El señor Guppy se ha pasado la mañana mirando por la ventana, tras probar todos los taburetes uno tras otro y averiguar que ninguno de ellos es cómodo, y tras meter la cabeza varias veces en la caja fuerte de hierro con la idea de refrescársela. Dos veces ha enviado al señor Smallweed a buscar bebidas gaseosas, y dos veces las ha servido en los dos vasos oficiales y las ha agitado con una regla. El señor Guppy expone, para que el señor Smallweed se ilustre, la paradoja de que cuanto más se bebe, más sed se tiene, y reclina la cabeza en el alféizar de la ventana en un estado de languidez desesperanzada.
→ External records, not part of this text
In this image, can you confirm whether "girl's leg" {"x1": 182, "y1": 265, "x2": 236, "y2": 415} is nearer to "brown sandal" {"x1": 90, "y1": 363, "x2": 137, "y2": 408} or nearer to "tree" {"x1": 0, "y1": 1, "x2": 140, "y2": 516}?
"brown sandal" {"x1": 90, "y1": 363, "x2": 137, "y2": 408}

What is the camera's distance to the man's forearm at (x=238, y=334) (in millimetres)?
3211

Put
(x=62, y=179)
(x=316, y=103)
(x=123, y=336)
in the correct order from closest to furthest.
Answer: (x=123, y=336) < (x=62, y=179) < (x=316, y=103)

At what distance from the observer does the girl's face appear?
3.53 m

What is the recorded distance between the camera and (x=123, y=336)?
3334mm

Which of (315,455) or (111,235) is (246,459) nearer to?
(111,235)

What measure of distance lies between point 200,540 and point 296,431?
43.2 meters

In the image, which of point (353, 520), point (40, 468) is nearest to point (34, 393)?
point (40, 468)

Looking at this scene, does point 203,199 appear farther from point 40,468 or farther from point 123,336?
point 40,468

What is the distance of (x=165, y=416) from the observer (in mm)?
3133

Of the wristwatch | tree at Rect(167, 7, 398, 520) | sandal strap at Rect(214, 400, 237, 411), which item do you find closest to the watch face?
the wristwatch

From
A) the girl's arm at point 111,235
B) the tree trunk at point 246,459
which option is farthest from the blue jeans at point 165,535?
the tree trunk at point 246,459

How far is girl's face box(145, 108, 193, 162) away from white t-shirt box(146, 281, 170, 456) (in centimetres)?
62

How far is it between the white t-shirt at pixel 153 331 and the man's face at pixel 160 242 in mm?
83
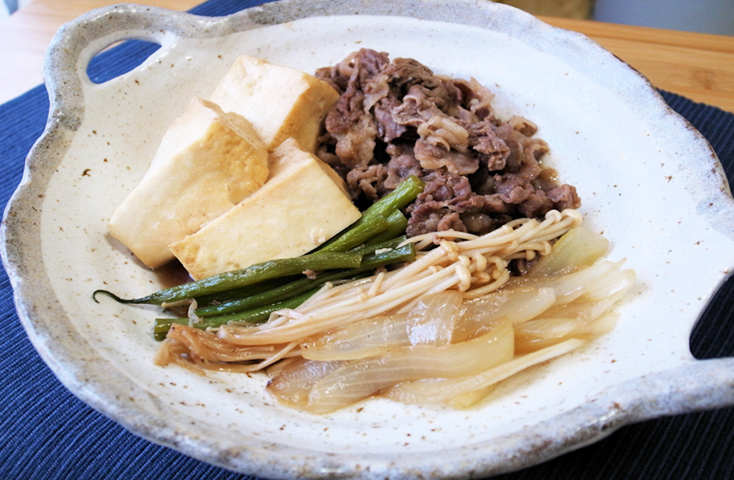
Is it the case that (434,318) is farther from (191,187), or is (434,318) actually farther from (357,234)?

Mientras así contempla la sombra de Old Square, Lincoln’s Inn, y estudia los insoportables ladrillos y mortero, el señor Guppy percibe unas patillas varoniles que salen del paso aportalado de abajo y se vuelven en dirección a él. Al mismo tiempo, resuena por el Inn un silbido leve, y una voz ahogada exclama:

—¡Eh, Guppy!

—¡Pero qué sorpresa! —exclama el señor Guppy, que despierta—. ¡Small, ahí viene Jobling! —Small también asoma la cabeza por la ventana y hace un gesto en dirección a Jobling.